◆ **Texto da página**
'''

Art. 3º Para os efeitos desta Resolução, entende-se por: 

(…) 

VIII – categoria (do fundo): classificação decorrente da política de investimentos do fundo, conforme previstas nos Anexos Normativos, observado que cada Anexo Normativo disciplina uma única categoria; 

Responsabilidade dos Cotistas

Com relação ao dispositivo que trata dos efeitos da responsabilidade ilimitada dos cotistas (art. 18, parágrafo único), diversas manifestações sugeriram que a responsabilidade dos destes perante a classe de cotas fosse limitada. 

Sustentaram, em suma, que a limitação absoluta da responsabilidade dos cotistas pode criar iniquidades lesivas para credores de boa-fé e apontam que não existem justificativas para que se proíba que classes de responsabilidade limitada e ilimitada coexistam no mesmo fundo de investimento.

'''

◆ **Linhas fornecidas**

'''

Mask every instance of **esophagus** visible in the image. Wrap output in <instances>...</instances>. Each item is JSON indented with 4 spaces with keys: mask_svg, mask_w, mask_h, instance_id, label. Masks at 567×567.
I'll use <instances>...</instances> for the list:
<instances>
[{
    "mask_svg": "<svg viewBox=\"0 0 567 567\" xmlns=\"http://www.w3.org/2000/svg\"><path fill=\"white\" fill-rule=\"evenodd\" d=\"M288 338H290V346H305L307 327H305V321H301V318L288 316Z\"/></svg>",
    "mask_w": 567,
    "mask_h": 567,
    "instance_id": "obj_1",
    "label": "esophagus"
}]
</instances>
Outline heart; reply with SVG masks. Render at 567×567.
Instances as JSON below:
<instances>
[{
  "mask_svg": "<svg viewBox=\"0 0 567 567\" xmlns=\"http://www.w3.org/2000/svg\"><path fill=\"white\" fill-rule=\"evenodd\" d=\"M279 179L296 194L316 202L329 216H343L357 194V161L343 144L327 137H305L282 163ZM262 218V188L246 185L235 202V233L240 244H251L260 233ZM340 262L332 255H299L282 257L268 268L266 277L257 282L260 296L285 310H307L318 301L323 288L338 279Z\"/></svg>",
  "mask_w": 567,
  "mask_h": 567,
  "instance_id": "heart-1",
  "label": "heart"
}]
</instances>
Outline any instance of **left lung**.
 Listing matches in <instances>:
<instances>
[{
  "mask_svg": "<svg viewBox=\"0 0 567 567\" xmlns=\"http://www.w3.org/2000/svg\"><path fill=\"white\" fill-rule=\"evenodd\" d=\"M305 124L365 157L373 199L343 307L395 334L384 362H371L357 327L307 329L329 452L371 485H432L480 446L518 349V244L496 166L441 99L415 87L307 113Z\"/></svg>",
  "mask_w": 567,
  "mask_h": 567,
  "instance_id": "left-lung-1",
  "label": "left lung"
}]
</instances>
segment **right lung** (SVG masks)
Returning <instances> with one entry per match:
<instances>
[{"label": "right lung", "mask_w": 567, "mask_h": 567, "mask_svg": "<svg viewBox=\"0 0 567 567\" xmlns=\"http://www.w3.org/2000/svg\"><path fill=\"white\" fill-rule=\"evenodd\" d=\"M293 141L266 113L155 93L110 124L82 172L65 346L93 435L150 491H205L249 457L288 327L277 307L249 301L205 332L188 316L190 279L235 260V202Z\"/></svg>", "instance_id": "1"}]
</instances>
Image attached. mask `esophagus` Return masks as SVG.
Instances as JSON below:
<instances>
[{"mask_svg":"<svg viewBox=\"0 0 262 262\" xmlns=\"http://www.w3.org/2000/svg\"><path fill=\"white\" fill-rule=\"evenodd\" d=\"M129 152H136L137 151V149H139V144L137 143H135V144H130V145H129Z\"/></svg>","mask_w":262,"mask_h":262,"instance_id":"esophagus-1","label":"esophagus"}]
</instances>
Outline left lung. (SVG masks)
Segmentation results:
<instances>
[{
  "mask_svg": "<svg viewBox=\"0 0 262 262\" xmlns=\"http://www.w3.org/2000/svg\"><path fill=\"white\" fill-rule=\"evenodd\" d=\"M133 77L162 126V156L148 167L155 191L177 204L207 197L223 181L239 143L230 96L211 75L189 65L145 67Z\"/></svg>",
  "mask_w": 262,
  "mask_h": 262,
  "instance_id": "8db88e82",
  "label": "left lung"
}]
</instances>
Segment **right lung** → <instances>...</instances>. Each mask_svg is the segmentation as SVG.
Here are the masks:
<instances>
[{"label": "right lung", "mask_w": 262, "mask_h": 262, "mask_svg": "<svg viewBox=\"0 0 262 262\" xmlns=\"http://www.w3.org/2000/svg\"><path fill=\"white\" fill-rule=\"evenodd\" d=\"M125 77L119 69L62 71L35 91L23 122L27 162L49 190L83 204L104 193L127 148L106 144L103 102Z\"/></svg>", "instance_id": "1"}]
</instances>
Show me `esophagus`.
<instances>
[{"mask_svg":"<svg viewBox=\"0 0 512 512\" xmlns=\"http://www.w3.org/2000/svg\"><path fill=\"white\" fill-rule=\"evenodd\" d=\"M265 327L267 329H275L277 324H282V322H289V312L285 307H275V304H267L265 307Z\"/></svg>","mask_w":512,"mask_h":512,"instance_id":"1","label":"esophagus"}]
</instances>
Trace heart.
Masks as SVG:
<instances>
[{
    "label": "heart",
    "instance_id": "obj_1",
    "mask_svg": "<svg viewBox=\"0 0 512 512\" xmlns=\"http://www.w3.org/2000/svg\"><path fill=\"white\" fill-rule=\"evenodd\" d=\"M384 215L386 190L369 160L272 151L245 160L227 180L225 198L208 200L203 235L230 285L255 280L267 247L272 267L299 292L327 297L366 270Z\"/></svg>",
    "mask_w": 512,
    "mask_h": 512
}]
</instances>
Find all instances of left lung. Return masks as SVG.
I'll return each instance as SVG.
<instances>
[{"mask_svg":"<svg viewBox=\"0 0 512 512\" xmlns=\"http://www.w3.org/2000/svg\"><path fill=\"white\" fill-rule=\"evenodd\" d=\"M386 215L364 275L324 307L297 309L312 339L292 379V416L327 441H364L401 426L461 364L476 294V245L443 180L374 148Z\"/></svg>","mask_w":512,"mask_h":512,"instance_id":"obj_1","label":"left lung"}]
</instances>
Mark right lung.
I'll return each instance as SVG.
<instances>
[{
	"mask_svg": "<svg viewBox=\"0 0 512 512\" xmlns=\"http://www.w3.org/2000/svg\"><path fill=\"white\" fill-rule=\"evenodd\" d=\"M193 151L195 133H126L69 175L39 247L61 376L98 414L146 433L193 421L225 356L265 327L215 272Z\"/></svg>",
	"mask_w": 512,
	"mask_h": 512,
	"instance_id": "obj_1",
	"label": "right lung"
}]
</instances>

'''
'''

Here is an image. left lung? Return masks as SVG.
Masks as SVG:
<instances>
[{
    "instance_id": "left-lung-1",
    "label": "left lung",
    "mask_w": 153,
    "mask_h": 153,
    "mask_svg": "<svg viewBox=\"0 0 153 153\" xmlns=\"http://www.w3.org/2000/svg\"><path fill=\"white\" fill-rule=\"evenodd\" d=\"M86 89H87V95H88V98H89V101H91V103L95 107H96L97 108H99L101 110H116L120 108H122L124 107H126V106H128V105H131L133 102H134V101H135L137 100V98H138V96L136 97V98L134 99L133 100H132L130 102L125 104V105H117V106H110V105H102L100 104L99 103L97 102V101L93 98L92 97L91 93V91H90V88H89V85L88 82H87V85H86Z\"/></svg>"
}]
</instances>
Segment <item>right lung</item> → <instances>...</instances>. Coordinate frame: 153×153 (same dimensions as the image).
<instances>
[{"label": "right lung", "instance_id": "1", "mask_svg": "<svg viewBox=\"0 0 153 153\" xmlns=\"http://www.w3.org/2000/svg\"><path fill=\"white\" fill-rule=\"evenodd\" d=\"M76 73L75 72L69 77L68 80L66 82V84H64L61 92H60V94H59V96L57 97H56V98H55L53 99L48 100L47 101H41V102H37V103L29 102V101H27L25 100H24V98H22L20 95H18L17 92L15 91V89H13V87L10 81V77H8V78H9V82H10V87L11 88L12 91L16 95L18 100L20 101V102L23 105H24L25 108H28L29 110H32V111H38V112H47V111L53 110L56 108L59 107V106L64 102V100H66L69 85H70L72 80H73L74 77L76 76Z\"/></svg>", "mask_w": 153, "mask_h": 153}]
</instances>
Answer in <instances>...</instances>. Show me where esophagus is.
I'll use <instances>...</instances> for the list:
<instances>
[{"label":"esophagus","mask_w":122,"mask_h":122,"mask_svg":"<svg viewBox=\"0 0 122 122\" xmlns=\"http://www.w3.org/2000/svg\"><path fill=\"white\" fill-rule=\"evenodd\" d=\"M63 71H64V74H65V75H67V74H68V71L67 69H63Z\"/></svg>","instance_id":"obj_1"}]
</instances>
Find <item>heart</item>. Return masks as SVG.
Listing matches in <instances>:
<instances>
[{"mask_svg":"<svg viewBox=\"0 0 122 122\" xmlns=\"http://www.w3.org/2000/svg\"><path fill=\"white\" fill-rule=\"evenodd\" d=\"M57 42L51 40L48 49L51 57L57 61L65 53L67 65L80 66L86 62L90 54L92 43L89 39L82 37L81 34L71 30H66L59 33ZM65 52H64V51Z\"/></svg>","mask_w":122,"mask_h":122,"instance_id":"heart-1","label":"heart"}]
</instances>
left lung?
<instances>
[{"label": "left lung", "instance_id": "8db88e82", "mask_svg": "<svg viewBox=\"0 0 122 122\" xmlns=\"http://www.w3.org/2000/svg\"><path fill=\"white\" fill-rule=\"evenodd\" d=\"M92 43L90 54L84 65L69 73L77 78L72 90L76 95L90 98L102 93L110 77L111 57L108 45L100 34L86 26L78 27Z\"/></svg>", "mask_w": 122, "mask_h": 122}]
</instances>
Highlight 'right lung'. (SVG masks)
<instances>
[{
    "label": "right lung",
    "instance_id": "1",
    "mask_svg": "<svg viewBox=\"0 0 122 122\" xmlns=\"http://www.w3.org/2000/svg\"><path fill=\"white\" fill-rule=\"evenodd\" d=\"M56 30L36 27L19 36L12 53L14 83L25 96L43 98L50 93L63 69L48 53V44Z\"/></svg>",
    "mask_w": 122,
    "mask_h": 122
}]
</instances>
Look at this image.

'''

◆ **Tarefas do exercício**
(1) Reescreva de forma mais breve o parágrafo do texto da página que começa com "Sustentaram, em suma", preservando seus fatos principais.
(2) Dê continuidade ao texto da página sobre a responsabilidade dos cotistas a partir do ponto em que ele termina.

◆ **Resultados esperados**
(1) As manifestações afirmaram que a limitação absoluta da responsabilidade dos cotistas pode gerar iniquidades prejudiciais a credores de boa-fé. Também apontaram que nada justifica proibir a coexistência de classes de responsabilidade limitada e ilimitada no mesmo fundo de investimento.

(2)
No Relatório de Análise da Audiência Pública SDM nº 08/20, a CVM – Comissão de Valores Mobiliários acolheu a sugestão de afastar a vedação de que o cotista do fundo exclusivo tenha sua responsabilidade limitada ao valor subscrito e optou-se pela utilização do sufixo “Responsabilidade Limitada”, dado ser a expressão já popularmente conhecida e de fácil compreensão pelo público em geral. 

Definiram, ainda, que responsabilidade deles deve ser disciplinada nos anexos das classes de cotas (art. 48, § 2º, inciso II), de forma que o mesmo fundo de investimento possa contar com classes de cotas de responsabilidade limitada (arts. 6º, § 3º e 18) e ilimitada. 

A propósito, confira-se a redação final do art. 48, § 2º, inciso II, da Resolução 175 após a implementação de algumas das sugestões advindas da Audiência Pública SDM nº 08/20: 

Art. 48. O fundo de investimento é regido pelo regulamento e, se for o caso, suas classes de cotas são complementarmente regidas por anexos ao regulamento. 

§ 2º Os anexos descritivos de classes, cada qual relativo a uma classe em específico, devem dispor sobre: 

II – a responsabilidade dos cotistas, determinando se está limitada ao valor por eles subscrito ou se é ilimitada; 

Fundos Socioambientais.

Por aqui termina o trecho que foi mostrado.